TEKS BACAAN:
******************************

IZINKANLAH AKU BERBAHAGIA DI TANGGAL 22 DESEMBER

Bagiku tanggal 22 Desember setiap tahunnya adalah hari yang istimewa. Pertama tanggal 22 desember adalah hari dimana saya dilahirkan. Hari dimana pertama kalinya saya sebagai manusia menghirup udara segar bumi yang juga menandakan awal kehidupan. Banyak yang telah saya jalani sejak hari pertama itu hingga sekarang dan seperti itulah dinamika hidup.

Yang kedua adalah pada tanggal 22 Desember diperingati juga sebagai hari ibu. Banyak pro dan kontra yang bermunculan tentang peringatan ini. Ada yang beranggapan bahwa memperingati hari ibu dibolehkan tetapi ada juga yang tidak menyetujuinya bahkan menganggapnya sebagai perayaan kaum kafir. Mari kita awali dengan melihat sejarah ditetapkannya hari ibu itu sendiri.

Hari Ibu dideklarasikan ketika 600 perempuan dari berbagai latar pendidikan dan usia hadir dalam kongres Perempuan Indonesia Pertama pada tanggal 22 Desember 1928, di Yogyakarta, tepatnya di pendopo Dalem Jayadipuran milik Raden Tumenggung Joyodipoero. Kongres ini dihadiri oleh wakil-wakil dari perkumpulannya Boedi Oetomo, PNI, Pemuda Indonesia, PSI, Walfadjri, Jong Java, Jong Madoera, Muhammadiyah, dan Jong Islamieten Bond. Organisasi-organisasi perempuan yang terlibat dalam penyelenggaraan itu antara lain: Wanita Oetomo, Poetri Indonesia, Wanita Katolik, Aisyah, Wanita Mulyo, perempuan-perempuan Sarekat Islam, Darmo Laksmi, perempuan-perempuan Jong Java, Jong Islamten Bond, dan Wanita Taman Siswa Dan seiring perjalanan panjang sejarah melalui berbagai kongres, maka pada 22 Desember 1953 dalam peringatan kongres ke-25 melalui Dekrit Presiden RI No.316 Tahun 1953, Presiden Sukarno menetapkan setiap tanggal 22 Desember diperingati sebagai Hari Ibu.

******************************

DATA:

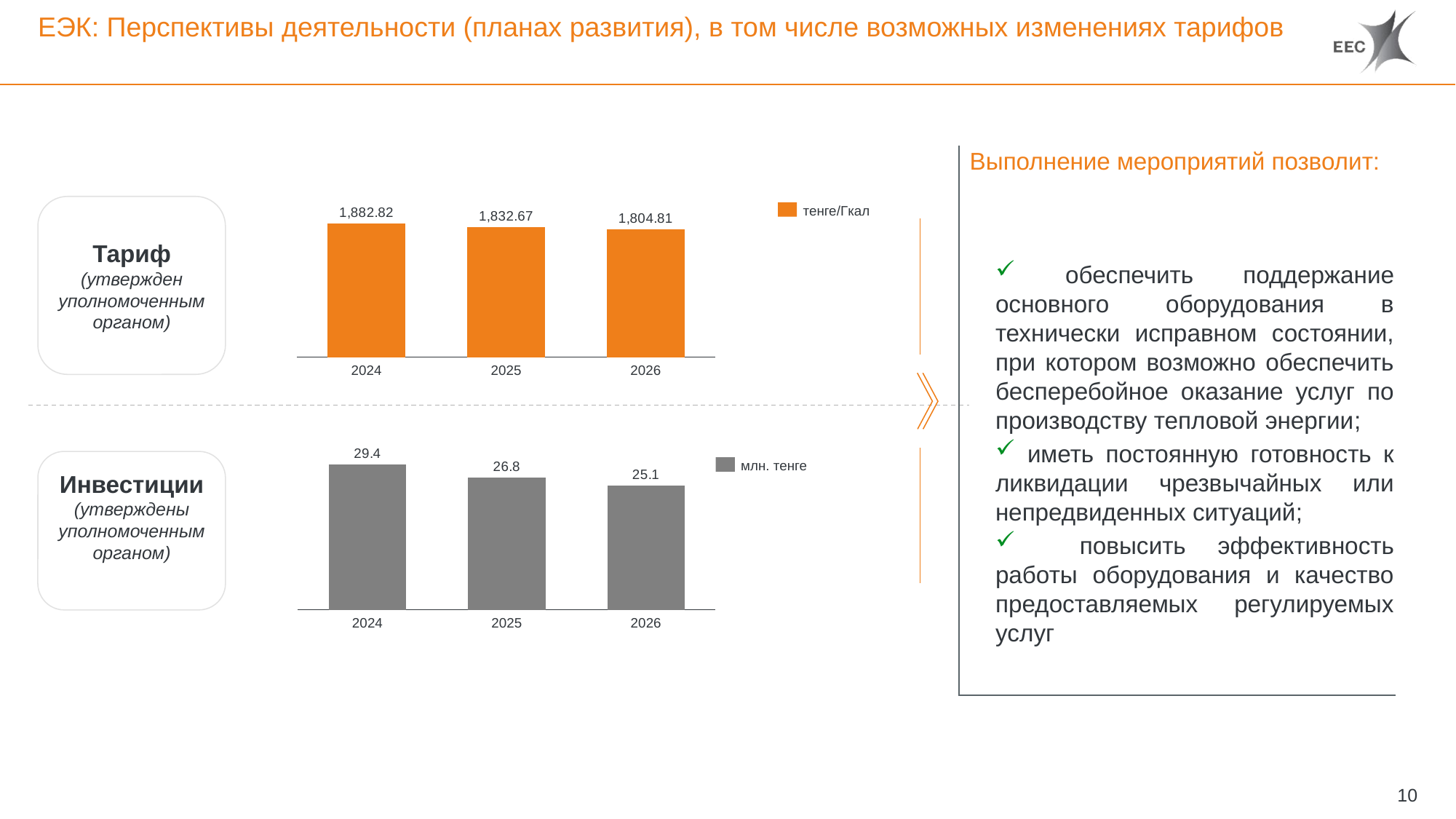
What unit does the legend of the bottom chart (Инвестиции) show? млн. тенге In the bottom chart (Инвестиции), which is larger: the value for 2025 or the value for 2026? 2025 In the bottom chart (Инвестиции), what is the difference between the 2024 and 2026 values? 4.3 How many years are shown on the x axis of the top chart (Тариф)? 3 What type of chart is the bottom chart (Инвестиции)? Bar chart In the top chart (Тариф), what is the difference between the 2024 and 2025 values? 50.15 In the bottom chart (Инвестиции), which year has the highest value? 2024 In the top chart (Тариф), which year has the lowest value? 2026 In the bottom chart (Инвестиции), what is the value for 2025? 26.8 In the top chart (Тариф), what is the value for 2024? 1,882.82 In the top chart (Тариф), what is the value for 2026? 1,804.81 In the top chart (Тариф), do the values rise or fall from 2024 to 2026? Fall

******************************

Salin lagi bagian teks tentang 22 Desember yang dimulai dengan kata-kata "Yang kedua adalah" dan berakhir dengan "ibu itu sendiri.". Di bagian itu, ganti "pro dan kontra" dengan "perbedaan pendapat".

Yang kedua adalah pada tanggal 22 Desember diperingati juga sebagai hari ibu. Banyak perbedaan pendapat yang bermunculan tentang peringatan ini. Ada yang beranggapan bahwa memperingati hari ibu dibolehkan tetapi ada juga yang tidak menyetujuinya bahkan menganggapnya sebagai perayaan kaum kafir. Mari kita awali dengan melihat sejarah ditetapkannya hari ibu itu sendiri.